Political Strategy for a Permanent Democratic Majority

Is the NRA’s Reign as Political Bully Coming to an End?

NY Mayor Michael Bloomberg, one of the political world’s most eloquent champions of meaningful gun control, said something interesting — and important — on Meet the Press last Sunday:

This myth that the NRA can destroy political careers is just not true…The NRA’s power is vastly overrated.

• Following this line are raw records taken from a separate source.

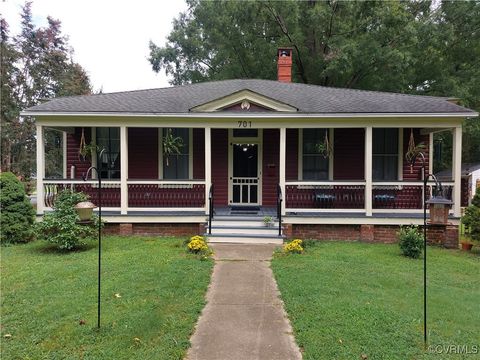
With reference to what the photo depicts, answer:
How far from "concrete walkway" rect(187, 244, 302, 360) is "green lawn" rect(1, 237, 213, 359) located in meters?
0.19

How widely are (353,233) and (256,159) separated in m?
3.89

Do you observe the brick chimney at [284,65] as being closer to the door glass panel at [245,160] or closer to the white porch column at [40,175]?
the door glass panel at [245,160]

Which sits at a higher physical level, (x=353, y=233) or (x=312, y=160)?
(x=312, y=160)

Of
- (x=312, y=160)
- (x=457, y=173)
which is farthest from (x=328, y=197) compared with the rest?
(x=457, y=173)

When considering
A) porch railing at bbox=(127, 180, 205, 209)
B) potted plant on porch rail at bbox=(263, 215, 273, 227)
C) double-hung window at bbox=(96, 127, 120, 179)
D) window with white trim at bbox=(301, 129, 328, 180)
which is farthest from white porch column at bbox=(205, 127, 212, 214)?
double-hung window at bbox=(96, 127, 120, 179)

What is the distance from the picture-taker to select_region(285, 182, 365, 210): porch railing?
32.9 ft

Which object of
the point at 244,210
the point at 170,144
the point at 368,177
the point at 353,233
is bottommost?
the point at 353,233

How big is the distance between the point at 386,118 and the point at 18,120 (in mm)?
28734

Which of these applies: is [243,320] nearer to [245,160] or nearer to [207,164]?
[207,164]

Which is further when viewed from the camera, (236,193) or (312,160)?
(236,193)

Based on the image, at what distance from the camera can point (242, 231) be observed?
8969mm

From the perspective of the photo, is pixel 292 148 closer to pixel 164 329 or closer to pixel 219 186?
pixel 219 186

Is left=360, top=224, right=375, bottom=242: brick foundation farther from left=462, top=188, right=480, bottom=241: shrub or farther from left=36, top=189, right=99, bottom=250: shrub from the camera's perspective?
left=36, top=189, right=99, bottom=250: shrub

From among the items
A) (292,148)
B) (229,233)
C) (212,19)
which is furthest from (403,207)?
(212,19)
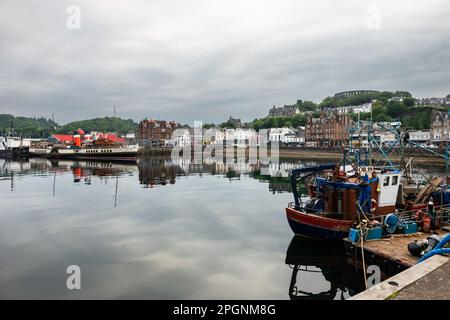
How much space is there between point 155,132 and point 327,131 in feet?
321

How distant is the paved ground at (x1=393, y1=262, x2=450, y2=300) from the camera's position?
8.18 m

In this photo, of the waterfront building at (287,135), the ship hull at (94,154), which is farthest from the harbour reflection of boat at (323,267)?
the waterfront building at (287,135)

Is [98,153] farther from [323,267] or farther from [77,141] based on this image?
[323,267]

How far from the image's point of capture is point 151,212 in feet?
94.6

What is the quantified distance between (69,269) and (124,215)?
11.6m

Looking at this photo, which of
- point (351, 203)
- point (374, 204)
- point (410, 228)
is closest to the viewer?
point (410, 228)

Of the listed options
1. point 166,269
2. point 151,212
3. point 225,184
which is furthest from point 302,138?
point 166,269

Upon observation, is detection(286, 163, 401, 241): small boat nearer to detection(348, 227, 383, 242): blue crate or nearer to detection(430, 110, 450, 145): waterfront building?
detection(348, 227, 383, 242): blue crate

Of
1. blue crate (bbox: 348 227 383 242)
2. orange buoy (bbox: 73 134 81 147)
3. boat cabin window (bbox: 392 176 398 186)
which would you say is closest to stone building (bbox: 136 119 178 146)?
Result: orange buoy (bbox: 73 134 81 147)

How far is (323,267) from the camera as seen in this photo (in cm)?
1678

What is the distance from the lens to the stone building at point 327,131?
140 m

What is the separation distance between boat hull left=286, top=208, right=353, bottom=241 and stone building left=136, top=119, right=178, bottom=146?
166974 millimetres

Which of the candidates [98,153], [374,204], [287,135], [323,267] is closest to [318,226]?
[323,267]
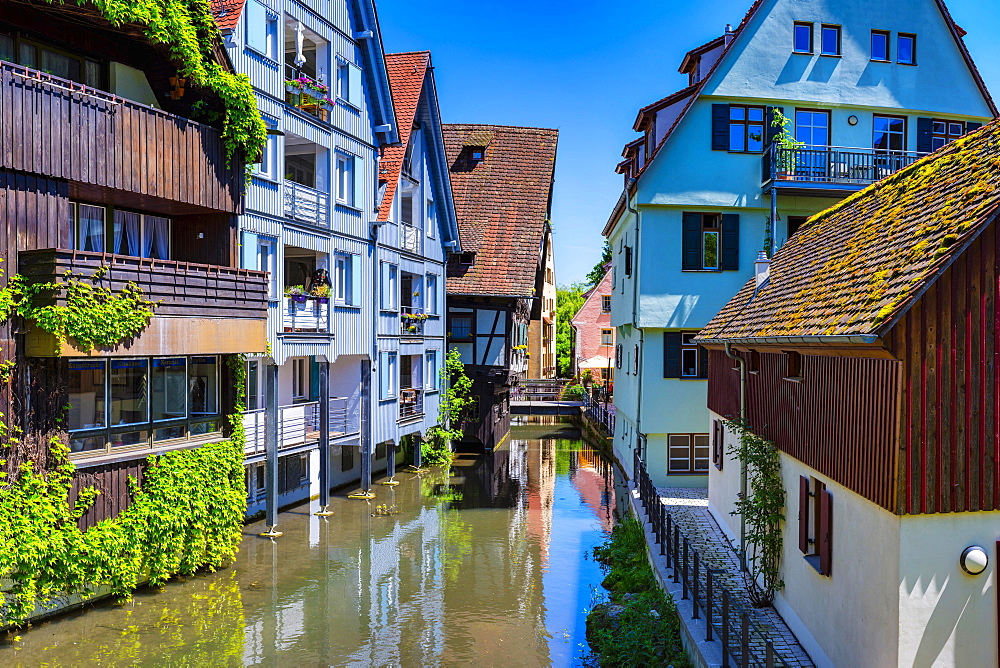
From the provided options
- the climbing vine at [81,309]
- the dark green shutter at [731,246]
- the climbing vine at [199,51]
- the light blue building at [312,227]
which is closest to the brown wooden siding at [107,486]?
the climbing vine at [81,309]

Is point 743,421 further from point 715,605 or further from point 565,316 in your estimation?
point 565,316

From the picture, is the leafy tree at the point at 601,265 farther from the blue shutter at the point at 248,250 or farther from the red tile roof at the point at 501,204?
the blue shutter at the point at 248,250

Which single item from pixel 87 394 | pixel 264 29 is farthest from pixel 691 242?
pixel 87 394

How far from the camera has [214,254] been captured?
17.8 meters

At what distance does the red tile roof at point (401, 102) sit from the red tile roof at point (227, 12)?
24.9 feet

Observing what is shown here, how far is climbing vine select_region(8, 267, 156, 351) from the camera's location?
13.2 meters

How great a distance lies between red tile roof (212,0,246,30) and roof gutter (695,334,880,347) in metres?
12.7

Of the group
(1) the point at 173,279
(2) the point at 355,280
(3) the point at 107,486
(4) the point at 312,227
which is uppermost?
(4) the point at 312,227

No doubt Bloomberg is correct with respect to urban congressional districts. But not everyone would agree that it applies as a blanket generalization across the nation. What hasn’t changed, according to Nicholas Confessore, Michael Cooper and Michael Luo, writing in the New York Times, is the NRA’s formidable assets: “A $300 million budget, millions of members around the country and virtually unmatched ferocity in advancing its political and legislative interests.” As The NYT article points out, quoted by Tracy, “Over the years the NRA has perfected its strategy for responding to mass shootings: Lie low at first, then slow-roll any legislative push for a response.”
But that was before the Sandy Hook shootings. In the past the NRA has been able to shrug off massacres, and the politicians have been able to get away with making statements backed by no action, as the incidents faded to the back pages of newspapers. At The New Republic, Marc Tracy quotes veteran Republican strategist Todd Harris: “The public is not interested in hearing reasons right now for why assault weapons shouldn’t be banned. They may be receptive to those arguments in a month or two, as they have been in the past.”
But the massacre of 20 young children in an elementary school is so brutal and horrifying that members of congress who now vote against modest and reasonable reforms in firearms policy are going to have to answer to a growing chorus of middle class parents who are now paying close attention.
Some no-brainer reforms that should be ripe for enactment would include a ban on public sale of high-capacity ammo clips, assault weapons and armor-piercing cop-killer bullets, along with a stronger national data base to identify criminals and people with a history of violent behavior at point-of-sale. The NRA will try to stall and delay action, hoping public attention will evaporate, so political moderates can run for cover. But it may be too late for that tactic to work this time, especially if the parents of the slain children of Newtown organize themselves into a political force that can’t be ignored. The NRA’s ‘slippery slope’ arguments against these reforms are not likely to get much traction in the current political climate.
As Mayor Bloomberg says, quoted by Amanda Sakuma at msnbc.com, the president must take “immediate action” and show leadership on the issue. “If he does nothing during his second term, something like 48,000 Americans will be killed with illegal guns,” Bloomberg said of Obama. “That is roughly the number of Americans killed in the whole Vietnam War.”
if Mayor Bloomberg is right that the NRA is losing influence in America’s electoral politics, it would be welcome development for public safety in America. And by getting out in front on the issue as a compelling spokesman for a sane firearms policy at the right time, while other candidates dither, Bloomberg may be strengthening his cred as a potent force in national politics.